(Saved entries)
------------------------------------------------

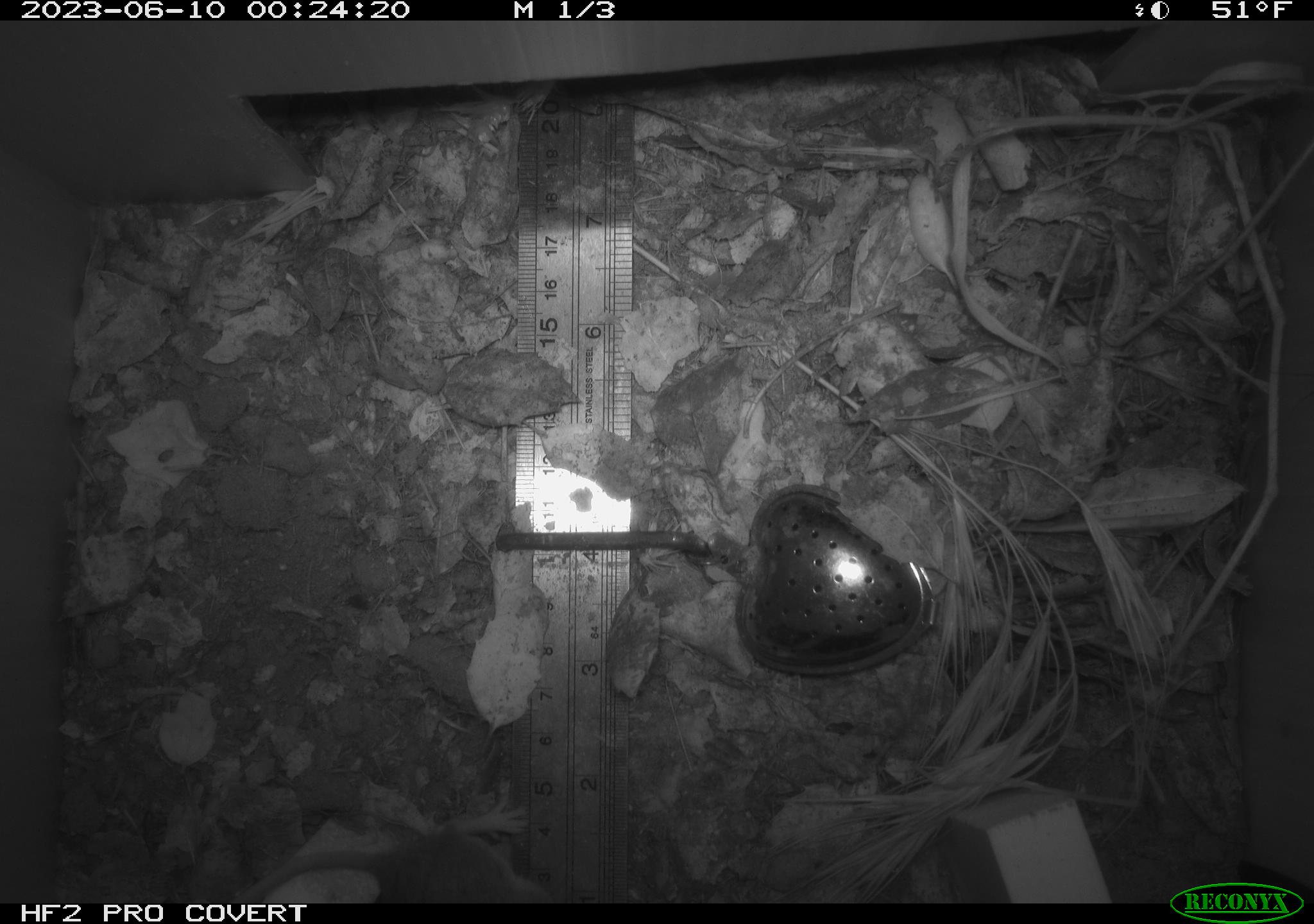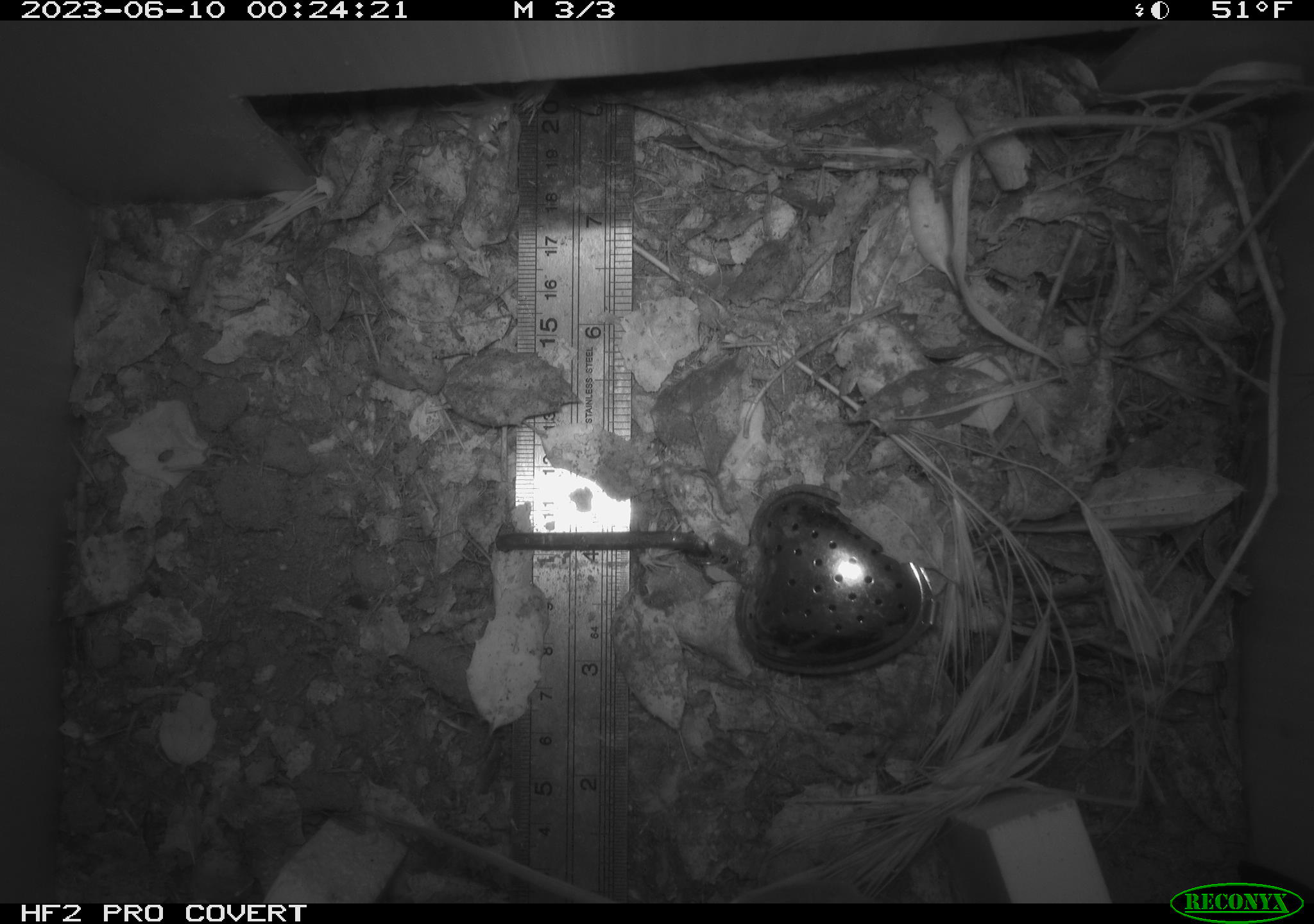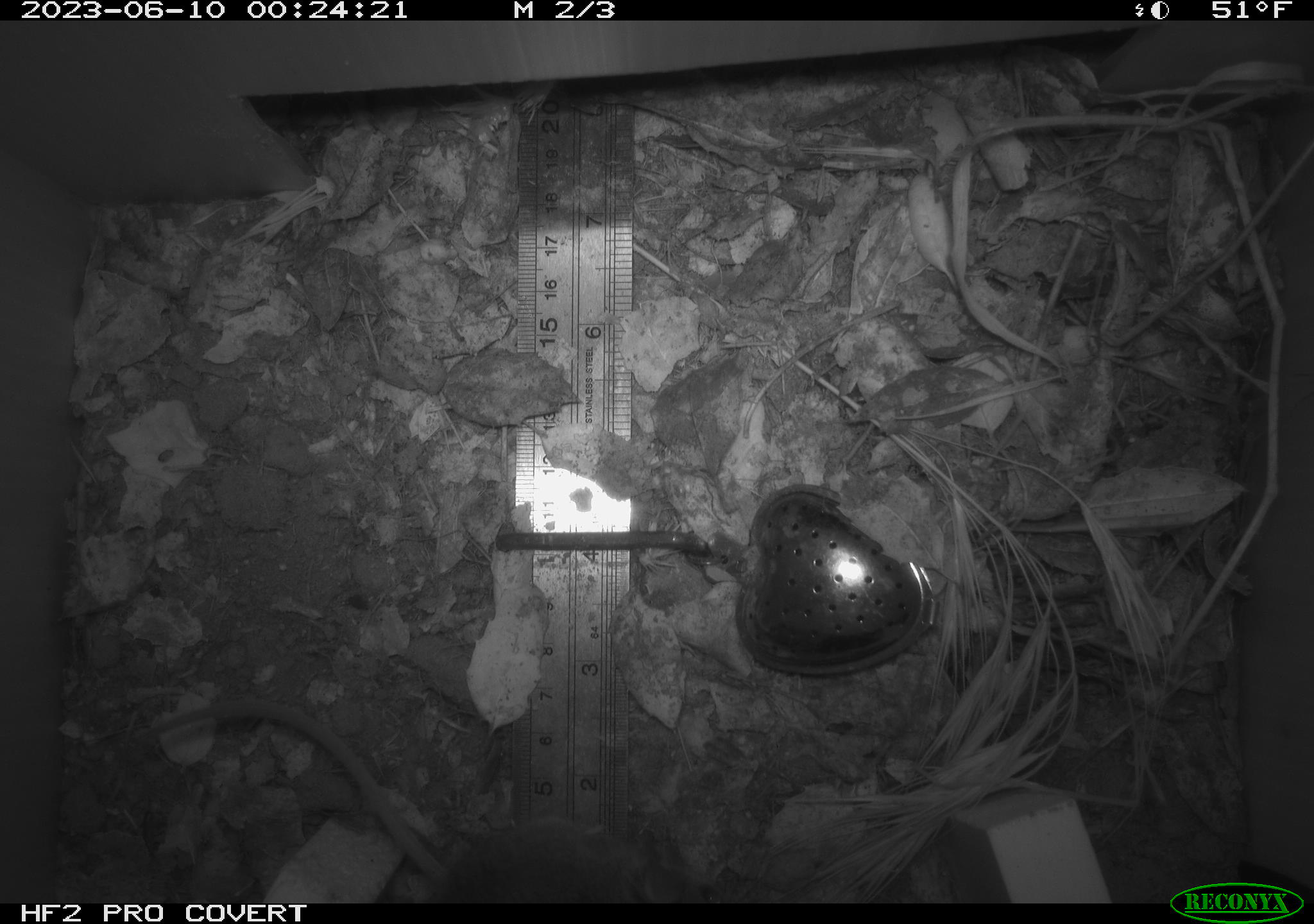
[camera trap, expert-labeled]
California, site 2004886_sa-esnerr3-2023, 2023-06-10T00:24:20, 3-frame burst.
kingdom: Animalia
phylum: Chordata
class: Mammalia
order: Rodentia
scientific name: Rodentia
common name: mouse species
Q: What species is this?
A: Mouse species (Rodentia).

------------------------------------------------

Exactly as they appear, print the lines from the one holding "2023-06-10T00:24:20, 3-frame burst." through the final line of the entries, and no others.

California, site 2004886_sa-esnerr3-2023, 2023-06-10T00:24:20, 3-frame burst.
kingdom: Animalia
phylum: Chordata
class: Mammalia
order: Rodentia
scientific name: Rodentia
common name: mouse species
Q: What species is this?
A: Mouse species (Rodentia).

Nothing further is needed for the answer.